4. Von der Aufhebung des Strafausspruchs bleibt die Entscheidung über die Kompensation wegen einer rechtsstaatswidrigen Verfahrensverzögerung unberührt (vgl. BGH, Beschluss vom 12. Dezember 2023 - 3 StR 422/23, Rn. 19 mwN). Die Einziehungsentscheidung begegnet ebenfalls keinen rechtlichen Bedenken.

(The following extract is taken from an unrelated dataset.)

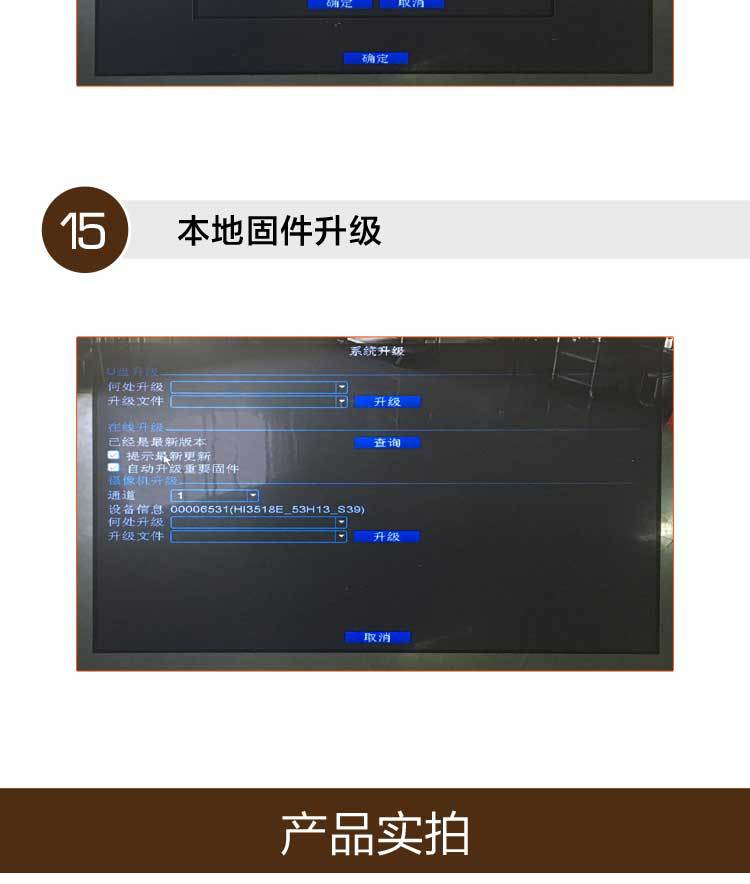 Xiongmai 16-channel NVR, 5MP, H.265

5. Soweit eine Gesamtstrafe mit den Strafen aus dem Urteil des Amtsgerichts Aachen vom 22. Februar 2022 zu bilden ist, wird der neue Tatrichter Gelegenheit haben, gemäß § 58 Abs. 2 Satz 2 i.V.m. § 56f Abs. 3 Satz 2 StGB auch über die Anrechnung erbrachter Bewährungsleistungen zu befinden. Das Landgericht hat zu dieser zur Bewährung ausgesetzten Freiheitsstrafe keine Feststellungen zu Bewährungsauflagen und ihrer Erfüllung getroffen, sondern lediglich mitgeteilt, dass die Strafvollstreckung „noch nicht vollständig erledigt“ sei.